[geeks] New Itanium machines from SGI

Dan Sikorski me at dansikorski.com
Wed Jan 8 23:14:25 CST 2003


On Wed, 2003-01-08 at 23:53, Chris Byrne wrote:
<snip some good food>
> But the thing is those things are relatively easy to do, VS changin the
> way we program and the way our processors work which are both rather
> difficult. Basically what Ive described is similar in concept to the way
> a mainframe works, only taken to its hopefully logical extreme. 
> 
> It also creates a decentralized system where the CPU itself is no longer
> the most important factor in performance.
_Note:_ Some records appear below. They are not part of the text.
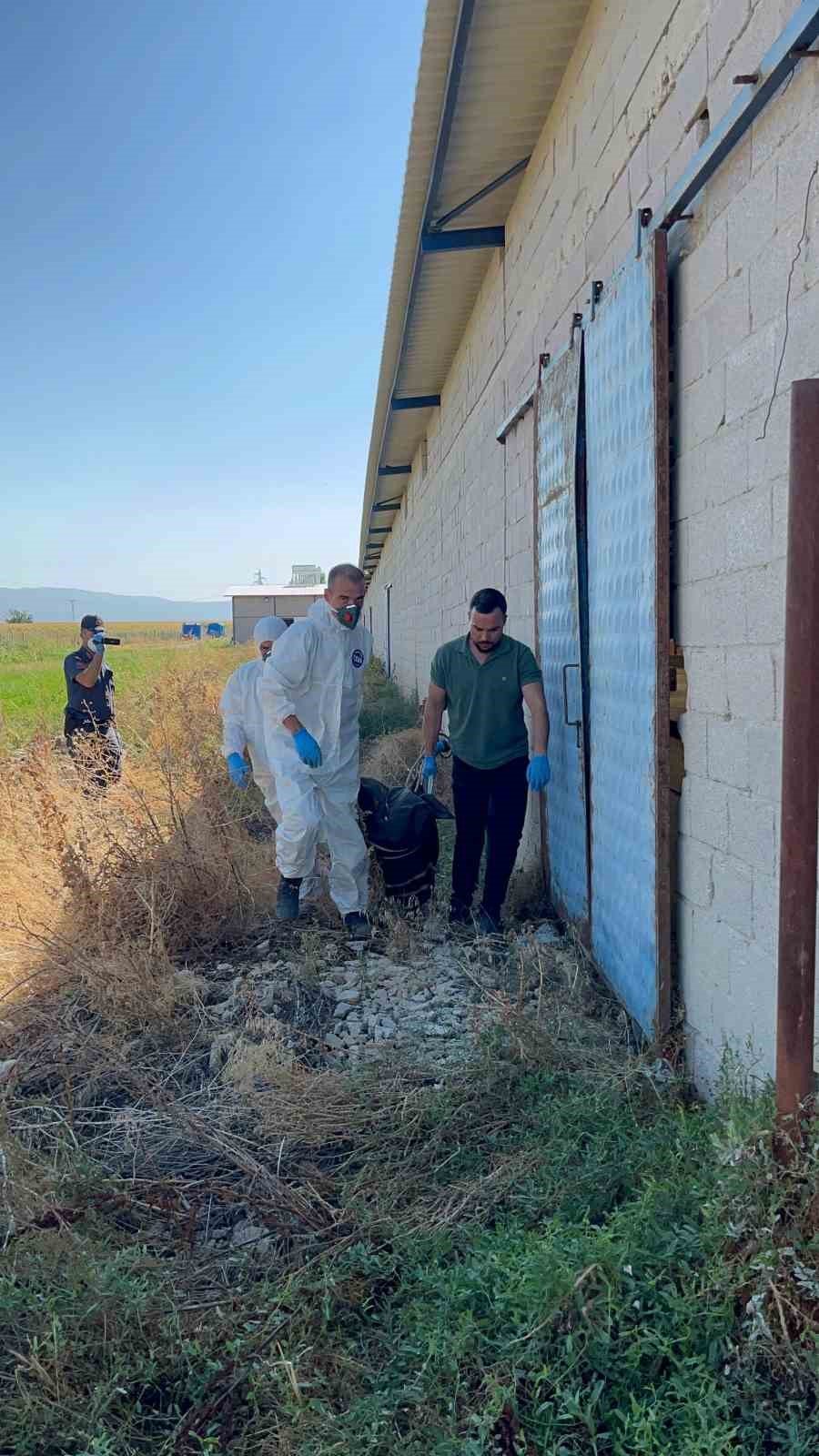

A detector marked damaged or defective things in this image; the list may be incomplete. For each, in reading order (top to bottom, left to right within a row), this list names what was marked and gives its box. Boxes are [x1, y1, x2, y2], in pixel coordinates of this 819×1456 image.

rusty metal post [769, 379, 815, 1147]
rusty metal beam [769, 379, 815, 1147]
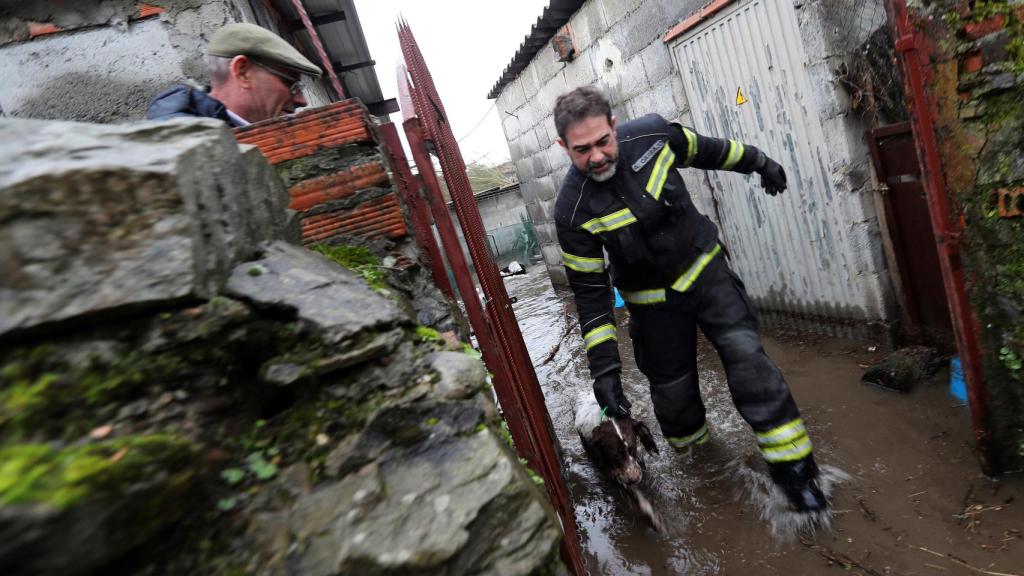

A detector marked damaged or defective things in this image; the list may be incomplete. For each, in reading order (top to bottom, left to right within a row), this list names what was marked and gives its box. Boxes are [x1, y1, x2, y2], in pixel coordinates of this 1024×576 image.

rusty gate post [378, 122, 454, 297]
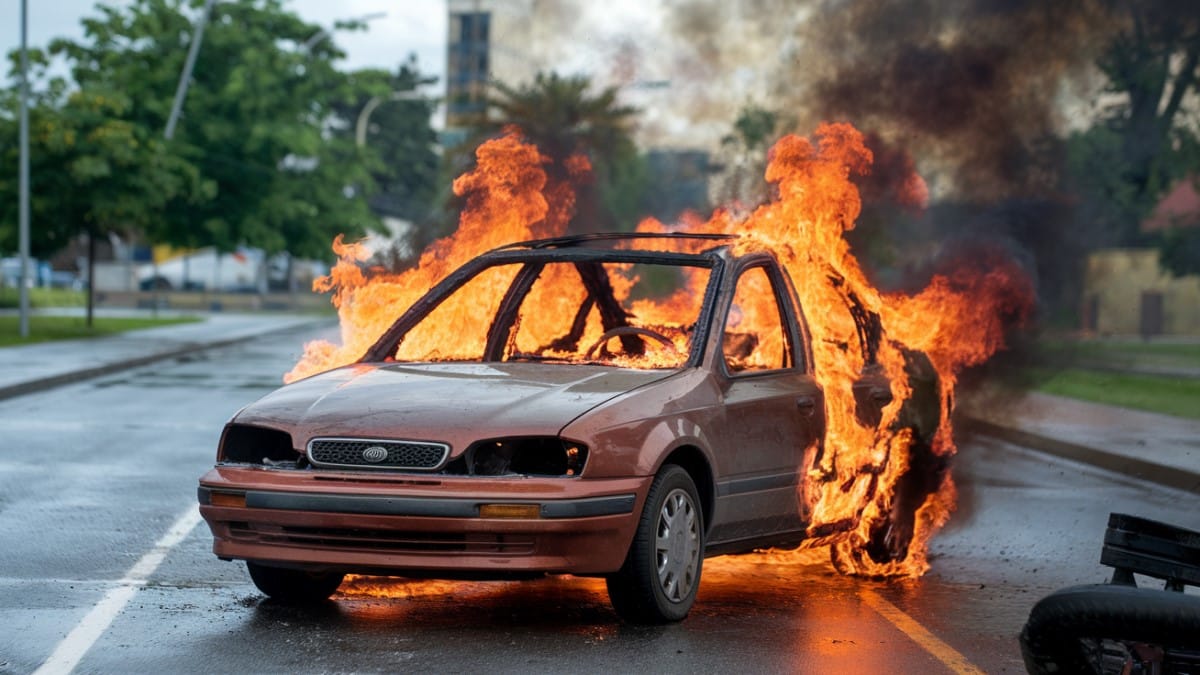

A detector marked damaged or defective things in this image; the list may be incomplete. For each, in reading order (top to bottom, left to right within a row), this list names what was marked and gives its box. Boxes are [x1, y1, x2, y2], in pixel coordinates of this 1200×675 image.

detached bumper [197, 470, 652, 576]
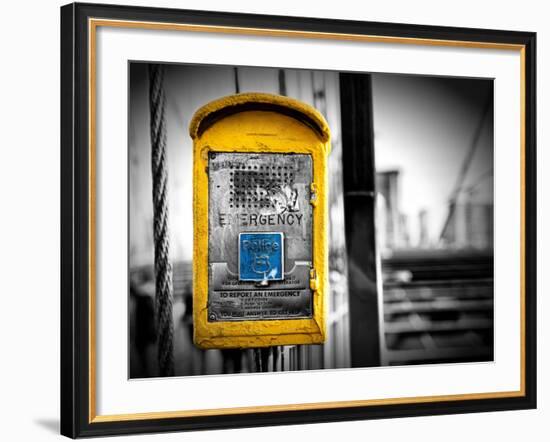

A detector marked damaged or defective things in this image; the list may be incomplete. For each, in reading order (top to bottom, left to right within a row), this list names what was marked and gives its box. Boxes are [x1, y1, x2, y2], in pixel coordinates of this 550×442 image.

peeling yellow paint [192, 92, 330, 348]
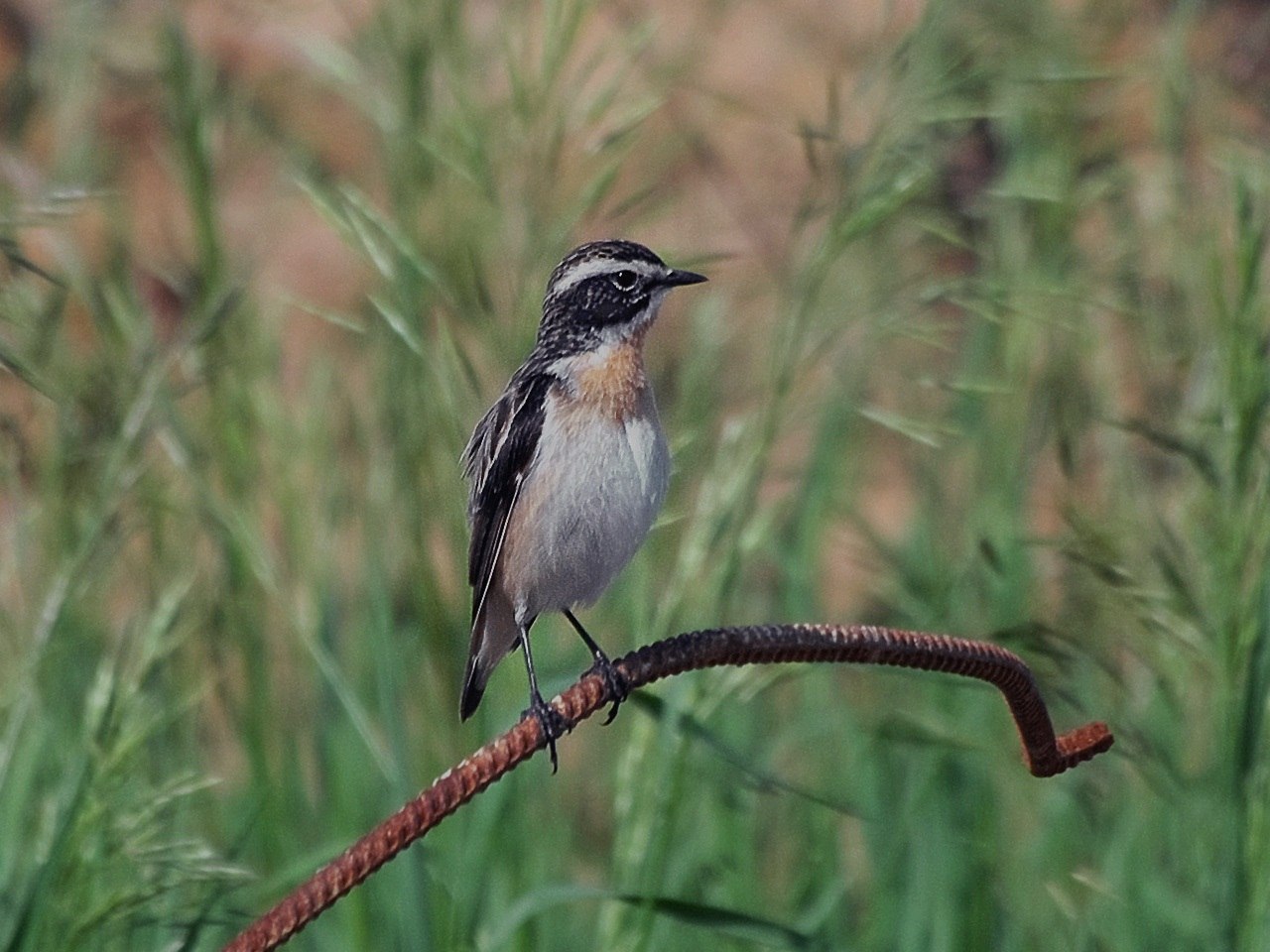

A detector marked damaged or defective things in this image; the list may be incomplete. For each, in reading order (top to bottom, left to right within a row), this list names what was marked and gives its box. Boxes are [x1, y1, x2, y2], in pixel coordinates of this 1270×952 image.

rusty metal rod [225, 627, 1112, 952]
Which was kind of the point
> ;-)

The one thing about this whole system that you describe that sticks out
in my mind is that it seems the EXACT OPPOSITE of where PC's are headed
now.  Consider the USB mouse.  At least from what i've seen, a USB
pointing device will use more CPU than a PS2 mouse, some IDE controllers
(especially IDE RAID) do more in software than they do in hardware. 
Software RAID is a perfect example, i know a guy (whom i disagree with
on this point) that is convinced that hardware RAID is a waste of money
because that money you spent on the controller would be better spent on
a faster CPU to do it in software.  Sound cards are another example. 
I've used machines that have significant spikes in CPU usage when a
sound is played.

Now, i'll admit that i'm picking more on the low-end PC's with the
above, and that it's not the emachines that are leading the way in the
PC industry, but it's more a mentality thing than anything.  Why have a
motherboard with integrated sound, video, network or IDE/SCSI?  Because
it's CHEAPER.  Why have a plastic case instead of metal?  Why have IDE? 
Why don't more PC's have 64bit 66mhz PCI yet?

What you're talking about is decentralization, when the PC industry
continues to move more towards centralization.  Because in their mind,
they have a fast processor, what else do they need?